Surfant sur la crise migratoire européenne de 2015, jouant la carte du « peuple pur » contre « l’élite corrompue », le PiS retourne la situation en sa faveur lors des élections d’octobre 2015. Cité par l’auteur, Jacques Rupnik décode la séquence : « la résurgence des nationalismes transforme en « national-populisme avec une conception organique de la nation comme communauté historique, culturelle et religieuse que l’État se doit de protéger. » Fort de son succès, le PiS engage dans un esprit de croisade une « contre-révolution culturelle », et fait main basse sur l’État et l’audiovisuel. Faisant le bilan de huit années de domination de la vie politique par le PiS et une église secouée par des scandales d’abus, l’auteur note que « les réactions vives de la société civile ainsi qu’une posture combative de l’opposition ont fait apparaître l’ampleur d’un autre phénomène, celui de la sécularisation de cette société polonaise si imprégnée, pourtant, par le catholicisme lors de la sortie du communisme. Graduelle pendant les premières décennies, cette sécularisation s’est accélérée sous l’emprise du PiS et est plus rapide que dans aucun autre pays du monde. » Sous l’influence d’un discours d’exclusion et par ses propres errances, « l’Église en Pologne ressemble de plus en plus à une secte » conclut le père dominicain Ludwik Wisniewski, une icône de la résistance au communisme cité par l’auteur.

Il faut attendre le retour dans l’arène politique de Donald Tusk pour que le pouvoir du PiS soit défait dans les urnes en octobre 2023. Si sa coalition n’est pas parvenue à ravir au PiS son statut de premier parti de la Diète, le processus de réinstaurer l’État de droit est résolument engagé. « Au total, les Polonais ont, une fois de plus, affirmé leur singularité, celle de ne pas se résigner aux atteintes à leurs libertés, même lorsqu’elles ne sont pas imposées par un pouvoir extérieur » conclut Pierre Buhler qui se réjouit du retour de la Pologne dans le giron européen. Ayant commencé son livre par trois lignes de force, il le termine par trois lignes de fuite : « La première consiste en un retour plein et entier dans le giron européen. La seconde a trait à un réveil des spectres du passé, ces conflits mémoriels qui pèsent de plus en plus, à la faveur de leur instrumentalisation politique, sur les relations de la Pologne avec ses voisins. Conséquence de l’agressivité de la Russie, la dernière ligne de fuite est la vocation de la Pologne à être la nouvelle clef de voûte de la sécurité de l’Europe. » L’auteur rappelle que dès l’intervention russe en Géorgie en 2008, la Pologne a vu juste. La mise en garde du président polonais Lech Kaczyński à Tbilissi en août 2008 fut ignorée : « Aujourd’hui la Géorgie, demain l’Ukraine, après-demain les États baltes et peut-être plus tard viendra le tour de mon pays, la Pologne ! »

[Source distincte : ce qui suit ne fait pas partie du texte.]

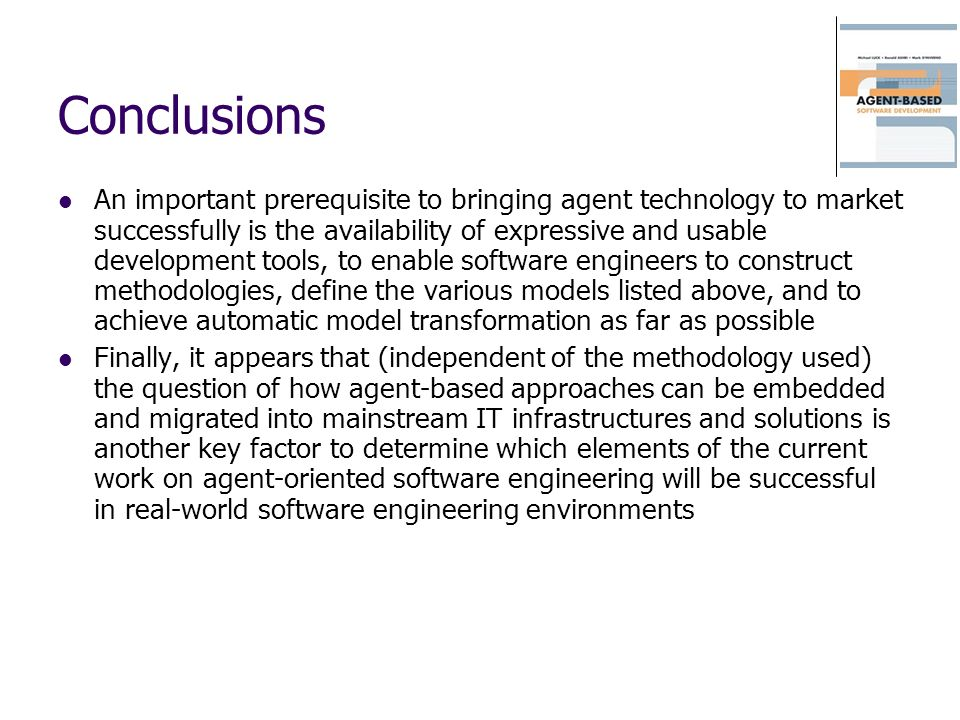 Conclusions An important prerequisite to bringing agent technology to market successfully is the availability of expressive and usable development too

Depuis, la centralité de la Pologne dans le conflit russo-ukrainien n’est plus à démontrer. Que la Pologne joue la carte de l’OTAN et soit réservée quant au potentiel d’une Europe de la défense s’explique par sa fascination pour la puissance américaine qui, depuis le retour aux affaires de Trump, mérite d’être pour le moins révisée. À la montée en puissance de la Pologne sur le plan militaire s’ajoute son poids politique qui gagne en ampleur au fur et à mesure que la Russie reconstruit sa sphère d’influence. La Pologne, « rempart » de l’Europe face à l’Est, est de retour aux affaires mais dans un contexte géopolitique totalement différent et dans une position, en tant que pays membre de l’Union, que plus personne ne peut mépriser comme ce fut trop souvent le cas dans le passé. Au-delà de la Pologne, c’est toute l’Europe centrale qui s’impose comme acteur incontournable. L’Union européenne semble en avoir pris la mesure en nommant Kaja Kallas, Première ministre estonienne, haute représentante pour les Affaires étrangères et la politique de sécurité de l’UE, et Andrius Kubilius, ancien premier ministre européen, commissaire en charge de la Défense. Ajoutons pour notre part qu’un déplacement du siège du Parlement européen de Bruxelles à Varsovie serait en phase avec la nouvelle donne politique et donnerait à Moscou un signal très clair.